I have recently conquered my own fear of the kitchen, and after years of defending my right to sit in the living room and talk politics while my aunts and cousins would make a lavish meal, I realize that I am missing out. Proving myself to be as argumentative as my male relatives was not nearly as satisfying as reclaiming the grill from my Uncle and serving up some vegetarian delights. Hosting dinners for my friends is as satisfying some days as defending neo-liberal institutionalism to a small “c” conservative realist.
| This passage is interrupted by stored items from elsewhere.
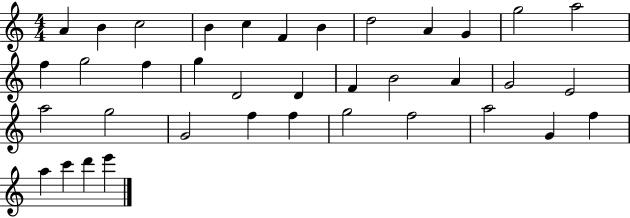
{
  \clef treble
  \numericTimeSignature
  \time 4/4
  \key c \major
  a'4 b'4 c''2 | b'4 c''4 f'4 b'4 | d''2 a'4 g'4 | g''2 a''2 | \break f''4 g''2 f''4 | g''4 d'2 d'4 | f'4 b'2 a'4 | g'2 e'2 | \break a''2 g''2 | g'2 f''4 f''4 | g''2 f''2 | a''2 g'4 f''4 | \break a''4 c'''4 d'''4 e'''4 | \bar "|."
}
There is great honour in being able to provide for oneself. There is nothing un-feminist about loving to cook or bake. Women’s liberation should not be threatened by a home cooked meal. Women’s rights are threatened by a lack of strong representation in our governments, by the continued battle for equal pay, and by the fight against the right for a woman to choose. Those are the battles we should still be fighting, but the battle of the kitchen should be an easy draw. Partnership’s work on respect and like any battleground, territory is hard fought for but once its won, it seems less important that it did before.

Yes, supermarkets have a bevy of pre-cooked, ready to heat and serve options at anyone’s disposal, but that is not how women were liberated. Those cheap and easy options are unhealthy and antisocial. Sharing and learning takes place through doing. How does a child learn how to cook if they only see pizza boxes and sushi take-out? My grandmother is as feminist as they come, the examples are many, but one thing she insisted on was family dinners: dinners that she cooked. We spent many hours in the kitchen helping, hindering, but most importantly learning. Stories were shared and wisdom was imparted to our young minds and I would say all four of her grandchildren are better off for it.

We can all create meals that are the envy of others. We all enjoy cooking and baking and feel no shame in coming home from our jobs, our classes, or our dates and rifling through the recipe box, looking for a way to relax and create something enjoyable.

Denying something so fundamental to life is not liberating, it is shackling. Who doesn’t enjoy eating? Why would a woman, or anyone, not acknowledge the simple goodness of home cooked food. It is healthier, is cheaper, most importantly, it is a simple way to regain an iota of control in this crazy, mixed-up world.

I would rather spend my time learning from, than fighting with a partner over who is going to cook that night’s dinner. I have no shame in bringing freshly baked muffins to a meeting, because it was done out of a desire for community, not a sense of expectancy.

Not everyone likes to cook, and thankfully the options to skate around that task are many, but for those who do, relish in your hobby. Women and men, if Nigella Lawson’s piecrust recipe is better than porn for you – and believe me, it is – then kick off those Birkenstocks, slip on an apron and make something fattening. It is more liberating than you think.